Data shown
===============

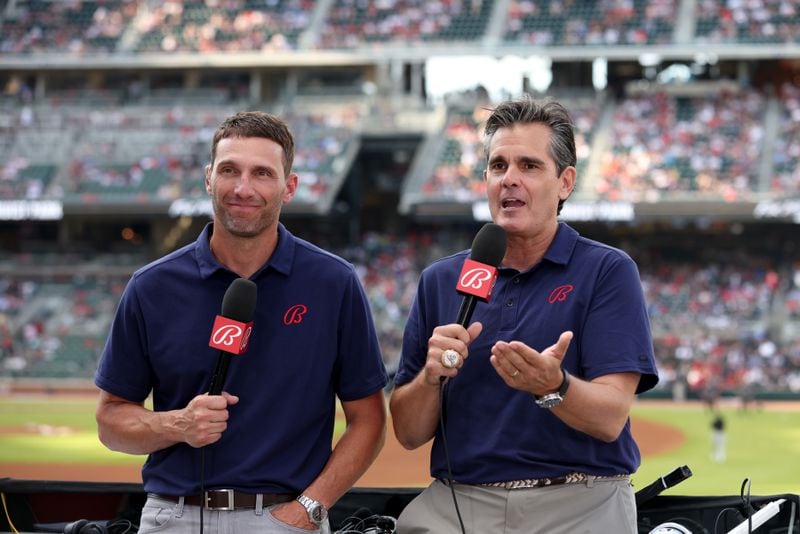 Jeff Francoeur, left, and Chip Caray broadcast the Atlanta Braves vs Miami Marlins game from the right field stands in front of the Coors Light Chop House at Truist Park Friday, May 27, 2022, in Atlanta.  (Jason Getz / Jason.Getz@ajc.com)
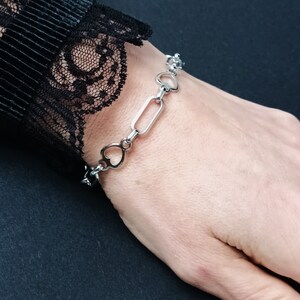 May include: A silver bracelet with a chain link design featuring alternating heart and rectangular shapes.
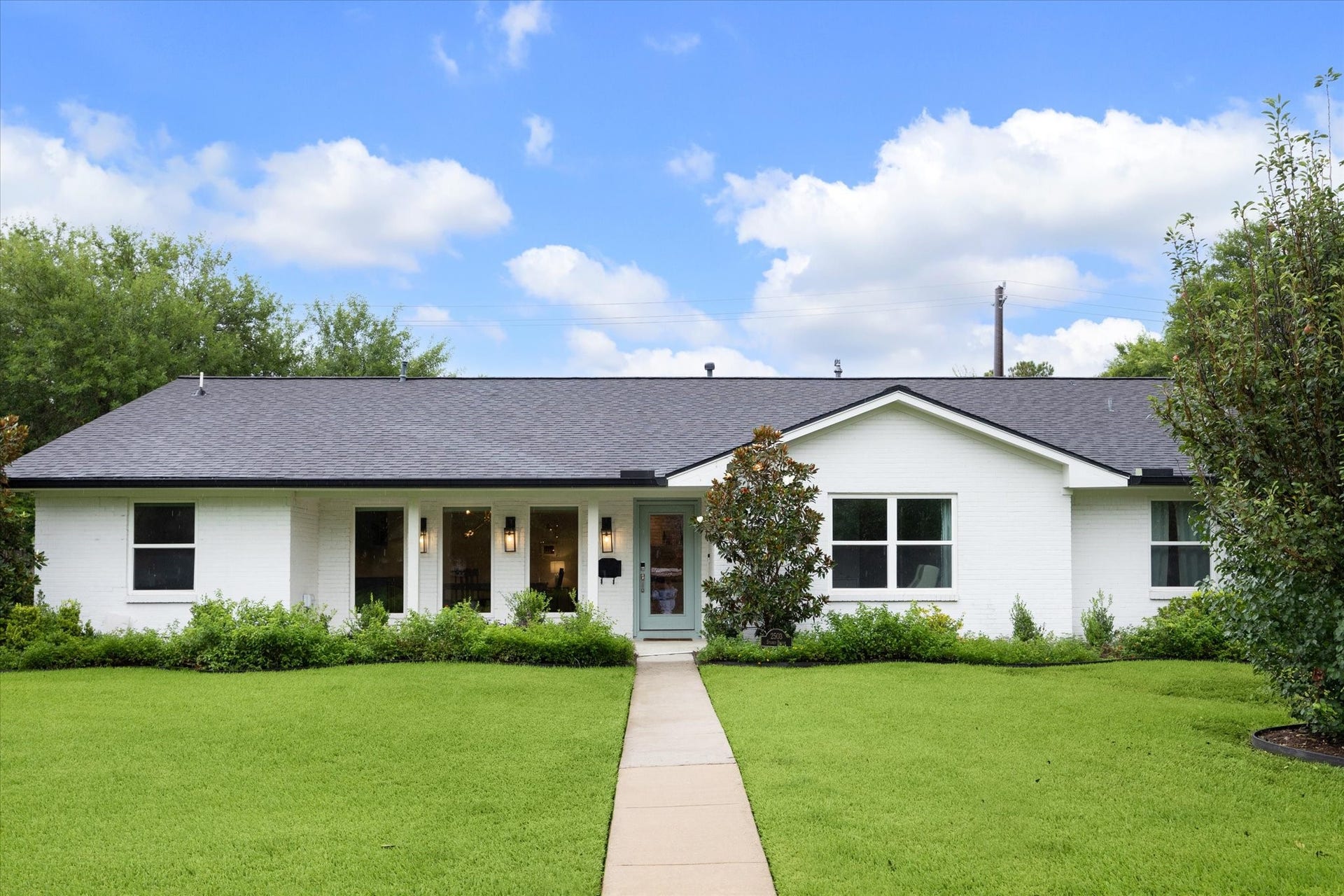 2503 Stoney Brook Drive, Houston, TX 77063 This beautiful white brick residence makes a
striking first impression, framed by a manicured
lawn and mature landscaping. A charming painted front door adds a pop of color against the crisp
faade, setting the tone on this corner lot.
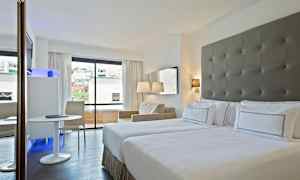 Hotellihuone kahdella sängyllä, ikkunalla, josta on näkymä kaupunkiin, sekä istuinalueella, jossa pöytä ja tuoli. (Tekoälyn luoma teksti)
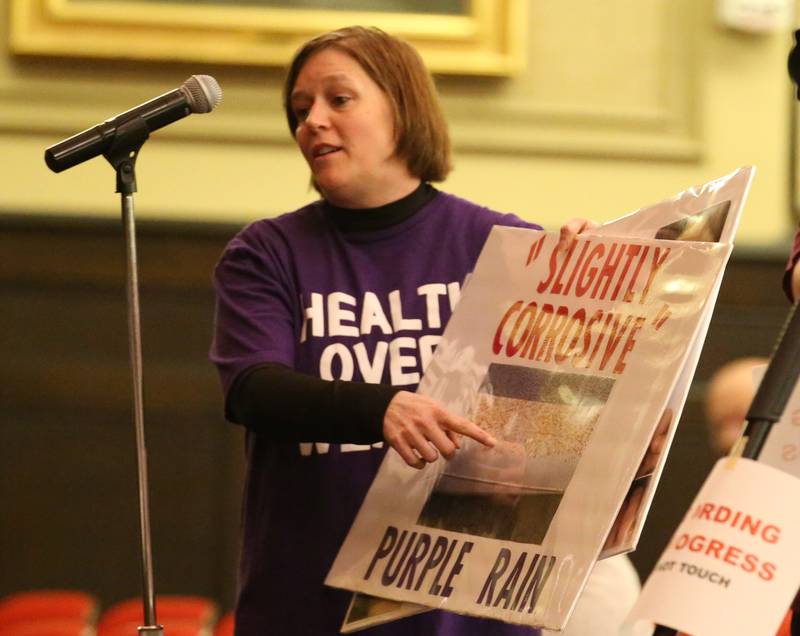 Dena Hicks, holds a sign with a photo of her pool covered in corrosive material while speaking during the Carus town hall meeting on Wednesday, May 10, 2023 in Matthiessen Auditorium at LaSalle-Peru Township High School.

===============

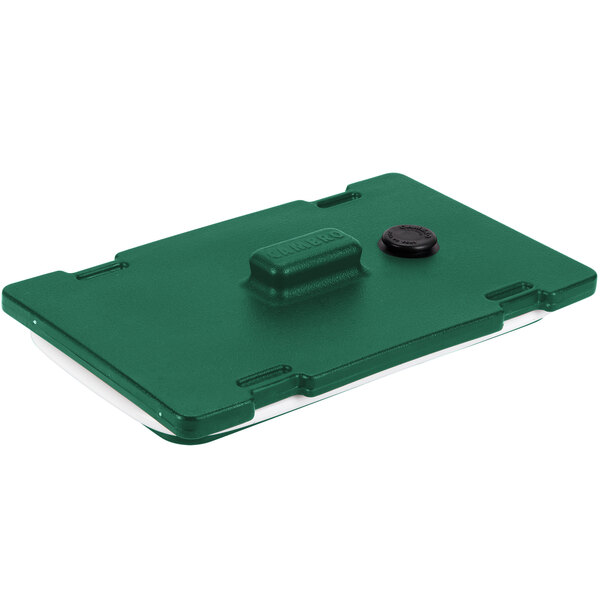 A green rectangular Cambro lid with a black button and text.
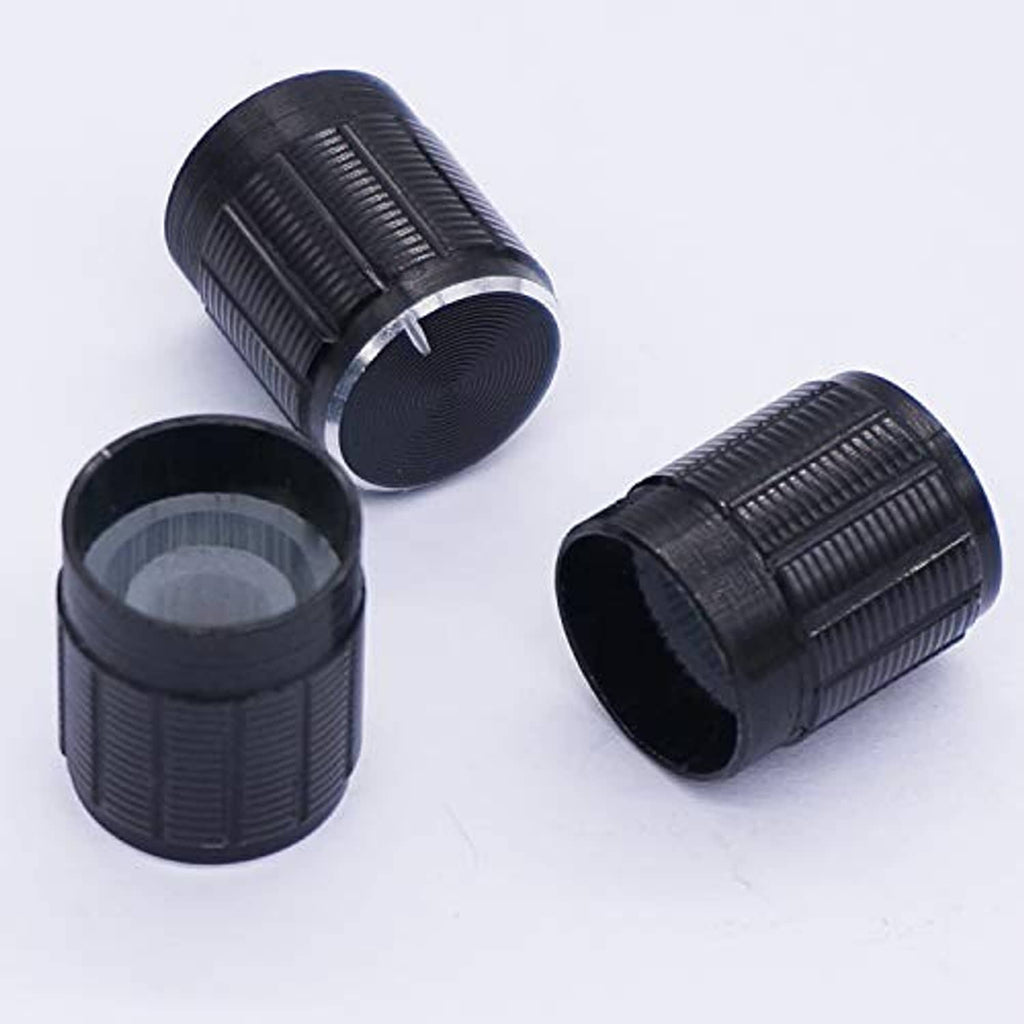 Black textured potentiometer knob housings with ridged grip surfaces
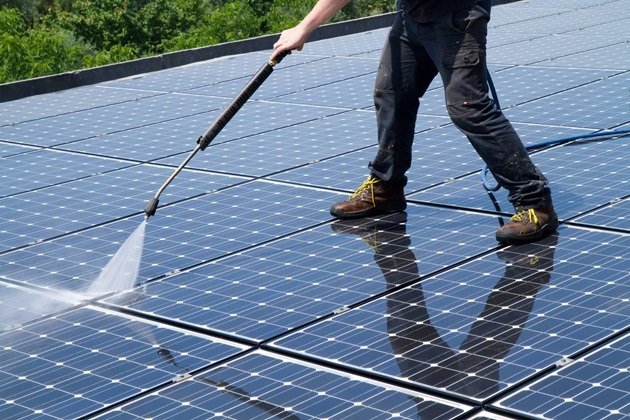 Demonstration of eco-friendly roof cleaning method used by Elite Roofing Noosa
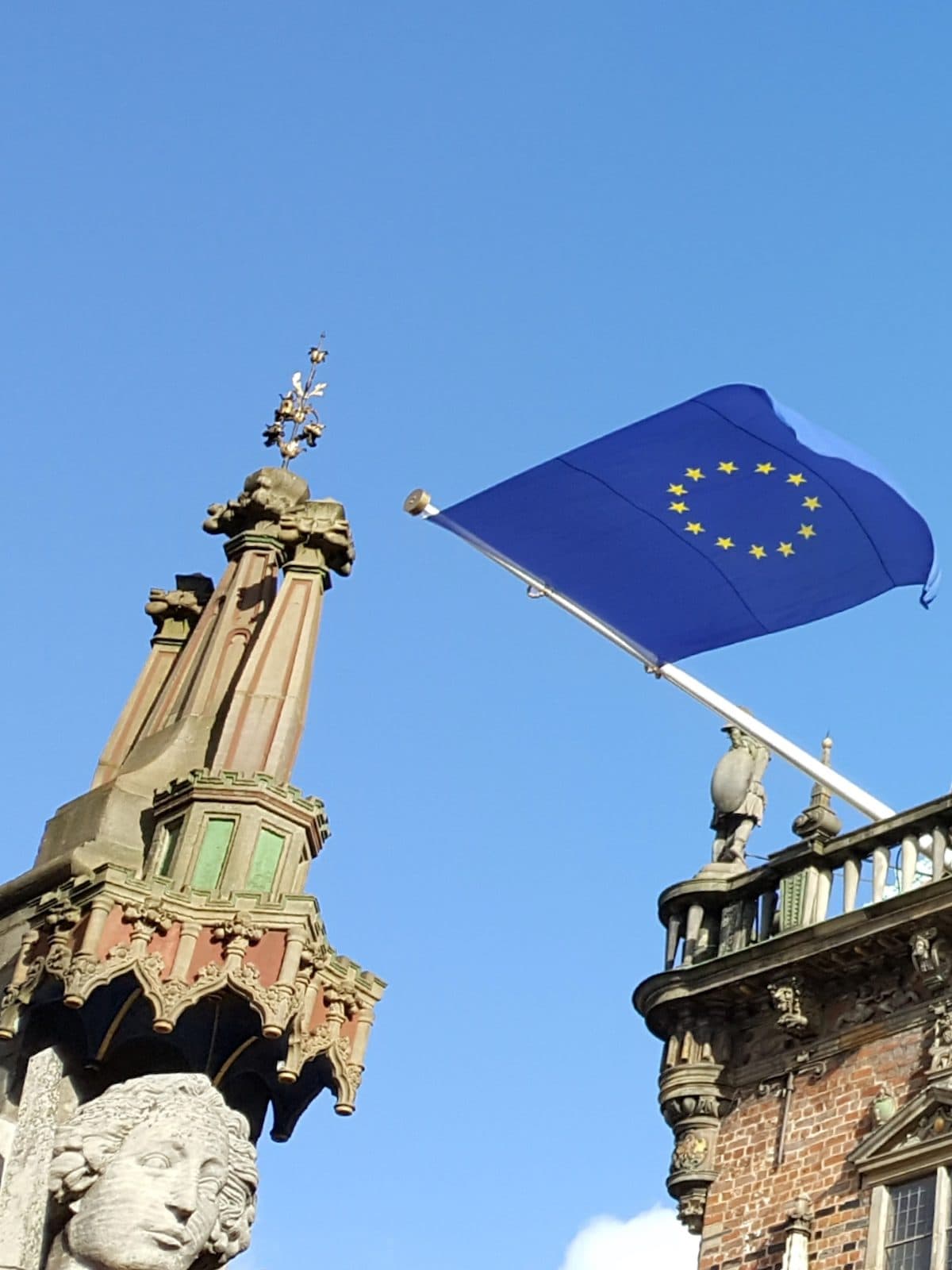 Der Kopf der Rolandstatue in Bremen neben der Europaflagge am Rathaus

===============

Reproduce the records word for word, beginning at the line that contains "Jeff Francoeur, left, and" and stopping after the line that contains "Dena Hicks, holds". Leave the pictures out of your answer.

Task result
 Jeff Francoeur, left, and Chip Caray broadcast the Atlanta Braves vs Miami Marlins game from the right field stands in front of the Coors Light Chop House at Truist Park Friday, May 27, 2022, in Atlanta.  (Jason Getz / Jason.Getz@ajc.com)
 May include: A silver bracelet with a chain link design featuring alternating heart and rectangular shapes.
 2503 Stoney Brook Drive, Houston, TX 77063 This beautiful white brick residence makes a
striking first impression, framed by a manicured
lawn and mature landscaping. A charming painted front door adds a pop of color against the crisp
faade, setting the tone on this corner lot.
 Hotellihuone kahdella sängyllä, ikkunalla, josta on näkymä kaupunkiin, sekä istuinalueella, jossa pöytä ja tuoli. (Tekoälyn luoma teksti)
 Dena Hicks, holds a sign with a photo of her pool covered in corrosive material while speaking during the Carus town hall meeting on Wednesday, May 10, 2023 in Matthiessen Auditorium at LaSalle-Peru Township High School.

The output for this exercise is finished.